Modifying Data Sources

When modifying source classes in src/oda_data/api/sources.py:

  1. Override methods as needed:
  2. __init__() - Define filter parameters
  3. _create_bulk_fetcher() - Bulk download logic
  4. download() - API-based retrieval

  5. Use _init_filters() for standard filters (years, providers, recipients)

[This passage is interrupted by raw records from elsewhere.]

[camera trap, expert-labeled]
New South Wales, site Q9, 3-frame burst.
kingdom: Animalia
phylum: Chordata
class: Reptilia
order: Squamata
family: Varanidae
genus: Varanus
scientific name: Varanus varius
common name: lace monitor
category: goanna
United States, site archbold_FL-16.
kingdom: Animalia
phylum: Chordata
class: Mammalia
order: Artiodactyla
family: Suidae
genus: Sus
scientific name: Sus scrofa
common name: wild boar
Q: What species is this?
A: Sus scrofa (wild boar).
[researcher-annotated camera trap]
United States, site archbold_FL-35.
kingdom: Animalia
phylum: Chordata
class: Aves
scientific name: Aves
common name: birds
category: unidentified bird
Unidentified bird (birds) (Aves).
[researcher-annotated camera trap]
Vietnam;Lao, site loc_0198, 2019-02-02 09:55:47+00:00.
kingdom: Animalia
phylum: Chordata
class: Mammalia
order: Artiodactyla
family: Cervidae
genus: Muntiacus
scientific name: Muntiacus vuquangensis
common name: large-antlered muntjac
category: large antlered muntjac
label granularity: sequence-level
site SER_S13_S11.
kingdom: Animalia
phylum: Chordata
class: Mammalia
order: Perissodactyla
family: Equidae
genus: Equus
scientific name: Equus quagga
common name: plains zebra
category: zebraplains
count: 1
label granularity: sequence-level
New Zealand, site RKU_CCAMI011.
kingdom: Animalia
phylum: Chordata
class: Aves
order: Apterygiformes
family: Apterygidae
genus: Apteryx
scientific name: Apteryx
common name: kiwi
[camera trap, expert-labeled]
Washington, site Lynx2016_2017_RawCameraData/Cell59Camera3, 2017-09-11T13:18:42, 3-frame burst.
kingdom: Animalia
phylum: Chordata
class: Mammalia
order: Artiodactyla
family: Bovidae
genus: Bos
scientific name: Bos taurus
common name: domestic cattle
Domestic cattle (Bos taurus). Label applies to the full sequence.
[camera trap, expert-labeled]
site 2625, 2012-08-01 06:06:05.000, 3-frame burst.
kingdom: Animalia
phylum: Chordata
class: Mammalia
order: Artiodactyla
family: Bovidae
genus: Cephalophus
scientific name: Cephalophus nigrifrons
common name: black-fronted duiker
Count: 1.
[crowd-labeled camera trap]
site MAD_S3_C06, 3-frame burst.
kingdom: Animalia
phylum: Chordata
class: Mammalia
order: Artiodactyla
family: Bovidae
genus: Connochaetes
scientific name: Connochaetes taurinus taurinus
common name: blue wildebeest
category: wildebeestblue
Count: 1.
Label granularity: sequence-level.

  6. Test with both API and bulk downloads

  7. Update documentation if the API changes

Submitting Changes

Before Submitting a Pull Request

  • [ ] All tests pass locally
  • [ ] Pre-commit hooks pass
  • [ ] New features have tests
  • [ ] Documentation is updated
  • [ ] CHANGELOG.md is updated (if applicable)
  • [ ] Code follows project conventions

Creating a Pull Request

  1. Push your branch to your fork:

    git push origin feature/your-feature-name
    

  2. Create a pull request on GitHub

  3. Describe your changes:

  4. What does this PR do?
  5. Why is this change needed?
  6. How has it been tested?
  7. Are there any breaking changes?

  8. Link related issues if applicable

PR Review Process

  • Maintainers will review your PR
  • Address any feedback or requested changes
  • Once approved, a maintainer will merge your PR

Project Structure

oda_data_package/
├── src/oda_data/              # Main package code
│   ├── api/                   # API clients and data sources
│   │   ├── oecd.py           # OECDClient (main entry point)
│   │   └── sources.py        # Data source classes
│   ├── indicators/           # Indicator definitions
│   │   ├── dac1/            # DAC1 indicators and functions
│   │   ├── dac2a/           # DAC2A indicators and functions
│   │   └── crs/             # CRS indicators and functions
│   ├── clean_data/          # Data cleaning and schema
│   │   ├── schema.py        # Column mappings
│   │   ├── common.py        # Cleaning functions
│   │   └── validation.py    # Input validation
│   ├── tools/               # Utility functions
│   │   ├── cache.py        # Caching system
│   │   ├── groupings.py    # Provider/recipient groupings
│   │   ├── gni.py          # GNI calculations
│   │   └── names/          # Name mapping utilities
│   └── __init__.py         # Package exports
├── tests/                   # Test files
├── docs/                    # Documentation
├── .github/workflows/       # GitHub Actions
├── .pre-commit-config.yaml  # Pre-commit hooks configuration
├── pyproject.toml          # Project metadata and dependencies
└── README.md               # User documentation

Key Components

  • OECDClient: High-level API for users (in api/oecd.py)
  • Data Sources: DAC1Data, DAC2AData, CRSData classes (in api/sources.py)
  • Indicators: JSON definitions + custom processing functions
  • Caching: 3-tier system (memory, query cache, bulk cache)
  • Schema: Column name normalization and mappings

Getting Help

  • Issues: Check existing issues or create a new one
  • Discussions: Start a discussion for questions or ideas
  • Documentation: See other documentation pages for usage examples

License

By contributing, you agree that your contributions will be licensed under the same MIT license as the project.